Detachment teaches us to let go. Let go of unwavering answers. Let go of present achievements. Let go of life’s little hoards of trinkets. Let go of the now which is frozen in emotion for the sake of a future freed from old chains. It is the ability to see that there are many things of value in our lives, some of them more suited to one time than to another.
Discernment is based on the awareness that we cannot always have what we want, true, but also that there is enduring, sometimes hidden, always surprising spiritual value in what we do have. Discernment asks us to love many things for many different reasons and to choose what is the best of them for this instance.
The important mark of discernment is that it involves choice. It involves independence of judgment, the ability to maintain breadth of vision even in the midst of crisis, the awareness that we are not enslaved to our past. We can dream again. We can go on without leaning, without withering. We can summon up from within ourselves parts of ourselves that have yet to see the light of life. It means that despite the depth of our struggles, we must come out of our insulating isolation and live again or we shall have died, no matter how long we live.
Isolation erodes spiritual independence. In fact, it is dependence of the highest, most destructive order. Isolation blocks us from moving in the present because we are dependent on the past, trapped in the past. Or, it means that having fallen into isolation, we do not move newly into the present because we have chosen instead to be dependent on the world around us. We have chosen to be carried rather than to stand. We have chosen to give up on ourselves, to let other people carry us rather than to take care of’ ourselves. We deny or overlook or ignore the gift of independence, the place of detachment, in human development.

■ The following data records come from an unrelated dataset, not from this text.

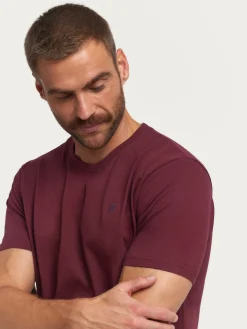 Alvaro Moreno Camisetas|CAMISETA BASICA Burdeos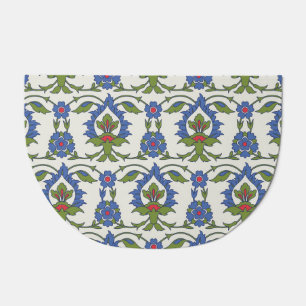 Arabic Traditional: Iznik Tile Seamless. Doormat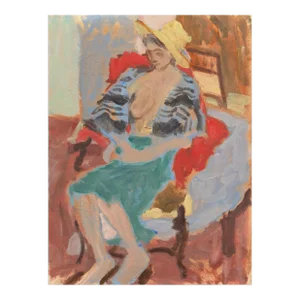 'Seated Nude' by Victor Di Gesu, Louvre, Académie Chaumière, Los Angeles County Museum of Art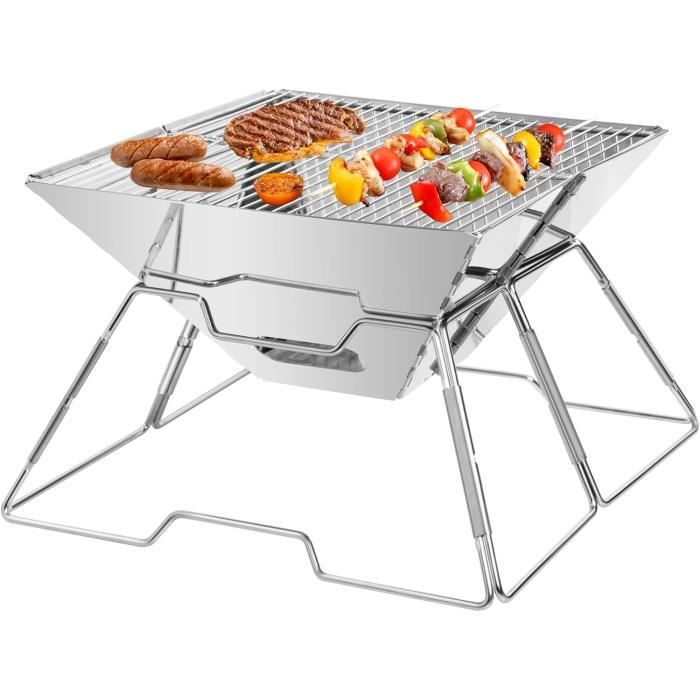 Grille De Pique-nique En Titane Tentock – Mini Barbecue Pliable, Ultra-léger (120g) Pour Camping Et Plage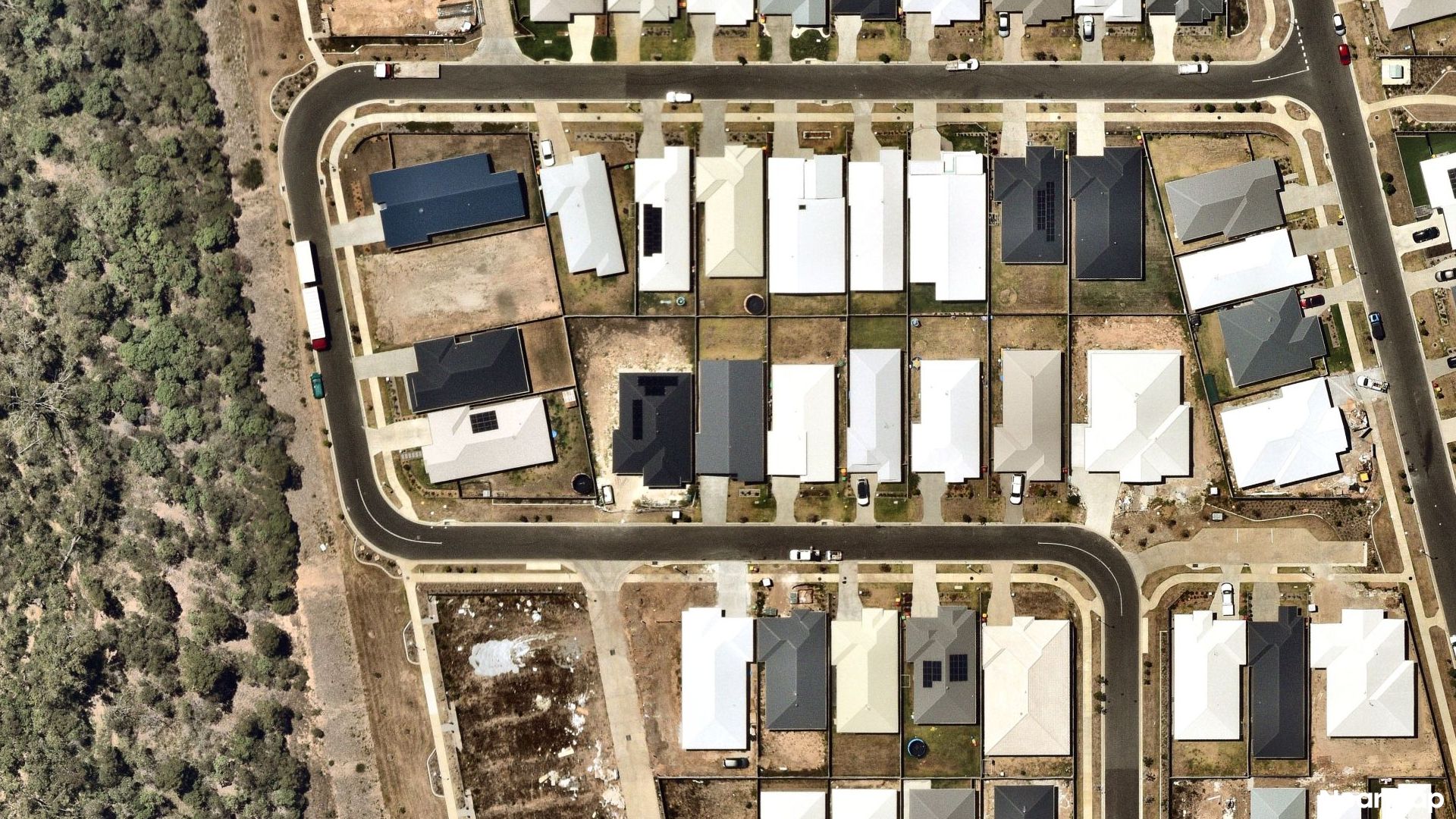 Vertical aerial view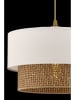 ABERTO DESIGN Hanglamp wit/beige - (H)65 x Ø 30 cm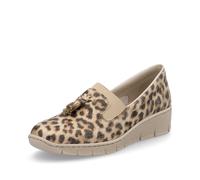 Rieker Beige Elasticated Shoes for Ladies | Rieker Colour: Brown Brown 42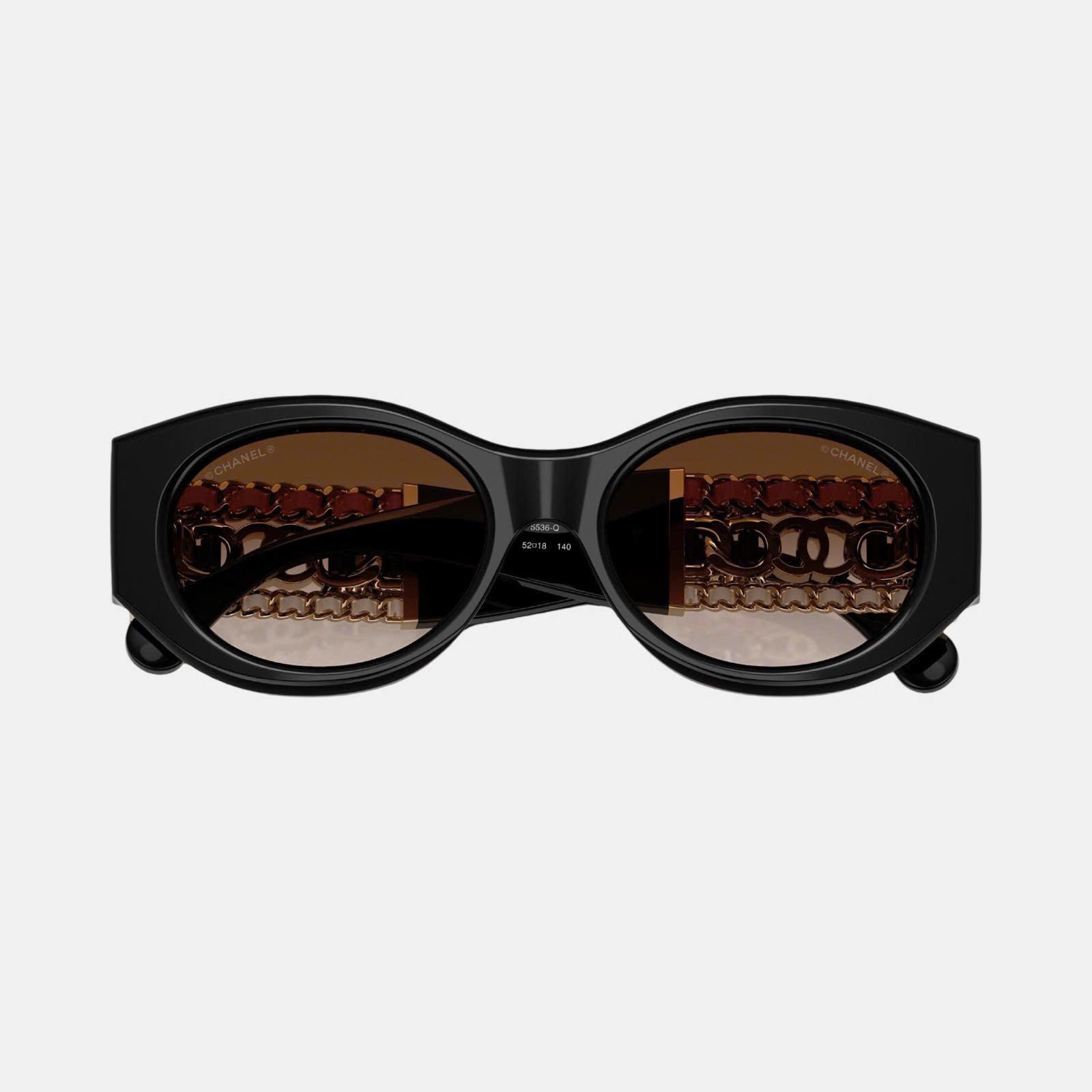 KÍNH CHANEL BLACK BROWN 0CH5536Q C622S5 52/18/140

Isolation leaves us feeling cut off from the human race, aloof, withdrawn, at the mercy of the universe. Independence, on the other hand, emerges out of an awareness that there are other things to live for and we have within ourselves the ability to reach out and grasp them, if only we will.
Over the centuries, detachment lost its spiritual glow. Distorted by the excesses of extreme asceticism but at the same time, paradoxically, always regarded in its classical sense not as a way to deny the world but as the spiritual key to living in it more freely, detachment became the counterfeit coin of the happy life. It dampened feelings rather than sharpening them, its critics said -- and not without reason. Jansenism, with its emphasis on ascetic discipline, became popular among French Catholics in the 18th century. In the name of holiness, it suppressed emotions rather than listening to them. It rendered the world dour and made living an act of denial. In doing so it destroyed what is needed most in a time of struggle: the will to live because the world is bountiful. Detachment based on negation rather than an awareness of endless abundance is not a solution. At its healthiest, the human spirit is irrepressible and the human heart seeks hope, not desolation, however disguised dearth may be in the trappings of holiness.
But the truth remains: Nothing lasts. No single thing can consume our entire life’s meaning. No single thing can give us total satisfaction. Nothing is worth everything: neither past, nor present nor future. It isn’t true that the loss of any single thing will destroy us. Everything in life has some value and life is full of valuable things, things worth living for, things worth doing, things worth becoming, things worth loving again. It is only a matter of being detached enough from one thing to be open to everything else.
The essence of life is not to find the one thing that satisfies us but to realize that nothing can ever completely satisfy us.